◆ Fragmento elegido ◆
****************************************

Aquella mala forma de envejecer. Cuando Donnie Darko fue estrenada (hace ya casi una década, el 2001) se produjo un extraño fenómeno: su realizador, el entonces debutante Richard Kelly, se convirtió, abismalmente, en uno de los más sentidos y lúcidos artesanos del caos y la enajenación de los tiempos que corrían. La película, como era obvio, se asumió como un clásico adolescente instantáneo.
Provisto de evidente talento, pero también de emoción y una alta dosis de cultura pop contemporánea, Donnie Darko era hermosa porque le hablaba en su propio idioma a una generación que provenía del nihilismo, pero con un amplio sentido de la sensibilidad. Habían tantas cosas que emocionarse en esta película: un guión lúcido y trasgresor, una banda sonora maravillosa, actores formidables (Jake Gyllenhaal consagrándose tempranamente, Patrick Swayze jugándose la vida en su personaje), una estructura esquizofrénica que apostaba por retratar miedos y las paranoias de la etapa post reaganiana, una mitología que se nutría de la fantasía pero también tenía del cuento de hadas y relato apocalíptico.
A varios críticos circunspectos Donnie Darko no les emocionó (aunque igual destacaron su audacia y el oficio del nuevo realizador). Las grandes audiencias, usualmente despistadas, tampoco le dieron mucha bola en principio, pero, mientras el mundo tal como lo conocemos no se reponía de la aceleración del tiempo, algo estaba sucediendo desde abajo, desde las periferias: estaba naciendo un producto de culto y una declaración de principios, bajo la forma de una de las películas alternativas más importantes de los últimos tiempos.
Ante ello, quedaban pocas opciones: amarlo o aborrecerlo. No amarlo constituía la ventana perfecta del Zombie Decente. No amarlo constituía ser un anciano de espíritu, un tipo para el sarcófago. Yo, desde luego, amé la película y no sólo respeté mucho a Richard Kelly, sino también lo consideré un amigo cósmico. Donnie Darko sigue teniendo vigencia y regreso a ella cada vez que necesito una guía para recordar que a veces uno puede hacer algo más que una obra artística o un producto para el entretenimiento: a veces uno logra, sin siquiera proponérselo, un canto coral que excede a sus pares cronológicos y se vuelve universal.

****************************************

Filas listadas en un conjunto de datos
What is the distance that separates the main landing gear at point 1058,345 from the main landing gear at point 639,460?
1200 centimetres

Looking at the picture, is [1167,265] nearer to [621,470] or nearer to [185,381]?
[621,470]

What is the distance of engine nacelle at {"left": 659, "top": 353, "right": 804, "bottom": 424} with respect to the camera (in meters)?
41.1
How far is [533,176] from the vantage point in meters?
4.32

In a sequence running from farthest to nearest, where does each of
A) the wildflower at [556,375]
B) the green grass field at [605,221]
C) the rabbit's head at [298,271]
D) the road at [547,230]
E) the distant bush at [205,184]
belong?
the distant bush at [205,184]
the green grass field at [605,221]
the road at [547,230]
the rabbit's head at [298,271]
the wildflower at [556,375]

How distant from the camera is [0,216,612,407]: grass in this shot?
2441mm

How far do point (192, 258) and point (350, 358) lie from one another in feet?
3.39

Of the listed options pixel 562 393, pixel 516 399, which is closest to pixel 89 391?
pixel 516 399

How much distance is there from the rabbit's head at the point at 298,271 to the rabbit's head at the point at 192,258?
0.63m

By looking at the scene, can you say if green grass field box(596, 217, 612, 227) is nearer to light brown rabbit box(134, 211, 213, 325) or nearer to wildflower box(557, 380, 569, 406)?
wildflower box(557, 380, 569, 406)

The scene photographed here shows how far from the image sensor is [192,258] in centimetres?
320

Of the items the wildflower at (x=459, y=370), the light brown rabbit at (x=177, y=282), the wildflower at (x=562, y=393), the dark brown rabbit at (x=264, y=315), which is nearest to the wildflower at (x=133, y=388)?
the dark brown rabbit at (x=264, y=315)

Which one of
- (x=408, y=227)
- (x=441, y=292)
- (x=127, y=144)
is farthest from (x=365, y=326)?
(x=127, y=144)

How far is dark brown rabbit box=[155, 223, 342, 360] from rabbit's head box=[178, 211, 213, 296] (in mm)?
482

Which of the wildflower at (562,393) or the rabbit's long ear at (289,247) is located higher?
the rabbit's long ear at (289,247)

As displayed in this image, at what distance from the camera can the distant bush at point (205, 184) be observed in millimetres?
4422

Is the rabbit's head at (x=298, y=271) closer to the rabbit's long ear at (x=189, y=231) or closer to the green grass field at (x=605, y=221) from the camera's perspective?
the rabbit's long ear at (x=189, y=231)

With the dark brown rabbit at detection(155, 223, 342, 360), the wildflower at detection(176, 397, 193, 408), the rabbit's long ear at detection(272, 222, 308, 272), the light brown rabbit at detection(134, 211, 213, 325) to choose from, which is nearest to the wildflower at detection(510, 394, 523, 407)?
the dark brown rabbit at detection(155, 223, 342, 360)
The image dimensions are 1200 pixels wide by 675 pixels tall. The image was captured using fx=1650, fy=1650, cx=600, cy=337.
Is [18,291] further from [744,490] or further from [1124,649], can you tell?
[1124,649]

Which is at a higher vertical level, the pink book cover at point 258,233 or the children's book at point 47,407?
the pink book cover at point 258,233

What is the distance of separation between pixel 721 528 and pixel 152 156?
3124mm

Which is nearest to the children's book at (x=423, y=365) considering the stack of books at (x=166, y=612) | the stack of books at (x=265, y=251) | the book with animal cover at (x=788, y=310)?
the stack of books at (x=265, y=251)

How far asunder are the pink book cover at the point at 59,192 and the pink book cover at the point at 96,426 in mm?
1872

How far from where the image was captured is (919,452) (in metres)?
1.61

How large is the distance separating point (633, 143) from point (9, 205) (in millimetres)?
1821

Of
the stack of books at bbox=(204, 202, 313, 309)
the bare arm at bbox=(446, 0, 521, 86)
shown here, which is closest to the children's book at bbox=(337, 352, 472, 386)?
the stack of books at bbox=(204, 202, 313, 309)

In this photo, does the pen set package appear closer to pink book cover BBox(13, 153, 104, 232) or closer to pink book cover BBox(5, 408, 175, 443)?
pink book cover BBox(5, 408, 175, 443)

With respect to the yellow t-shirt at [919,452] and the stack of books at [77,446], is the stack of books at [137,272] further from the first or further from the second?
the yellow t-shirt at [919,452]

****************************************

Según el texto sobre Donnie Darko, ¿en qué año se estrenó la película?

En 2001.